Information shown.
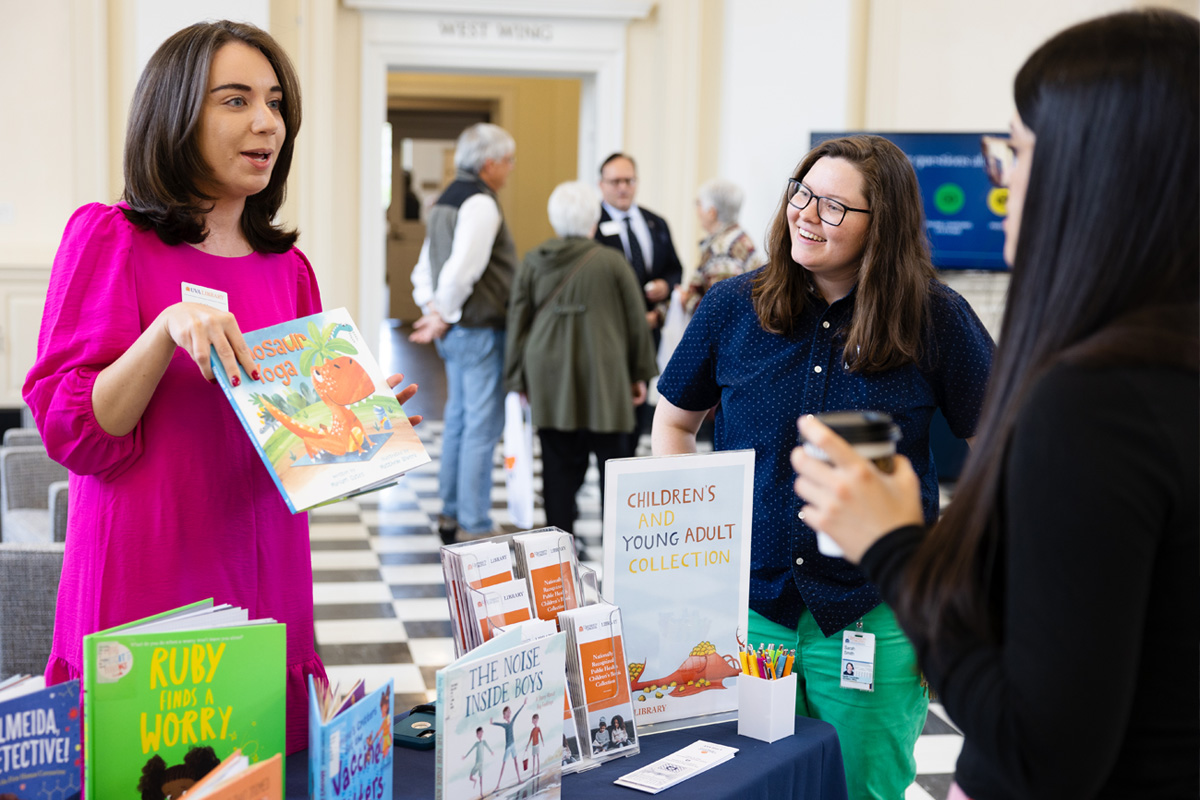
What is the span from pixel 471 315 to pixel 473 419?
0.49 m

* * *

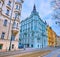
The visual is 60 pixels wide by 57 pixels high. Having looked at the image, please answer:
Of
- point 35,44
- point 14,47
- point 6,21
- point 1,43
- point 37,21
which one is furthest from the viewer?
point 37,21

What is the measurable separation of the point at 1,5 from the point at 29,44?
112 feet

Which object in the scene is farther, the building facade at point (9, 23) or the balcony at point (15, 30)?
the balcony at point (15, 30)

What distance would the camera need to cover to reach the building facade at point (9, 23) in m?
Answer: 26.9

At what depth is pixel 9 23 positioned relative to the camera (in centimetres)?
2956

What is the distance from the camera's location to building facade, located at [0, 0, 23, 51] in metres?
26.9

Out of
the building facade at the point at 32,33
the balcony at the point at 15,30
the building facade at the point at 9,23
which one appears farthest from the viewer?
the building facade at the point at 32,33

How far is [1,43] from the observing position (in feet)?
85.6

What the exercise asks. Select every line of the data above that contains the word "balcony", treating uppercase and lowercase as distinct.

Finished answer.
Which object in the scene is farther, the building facade at point (9, 23) or the balcony at point (15, 30)?
the balcony at point (15, 30)
the balcony at the point at 15,30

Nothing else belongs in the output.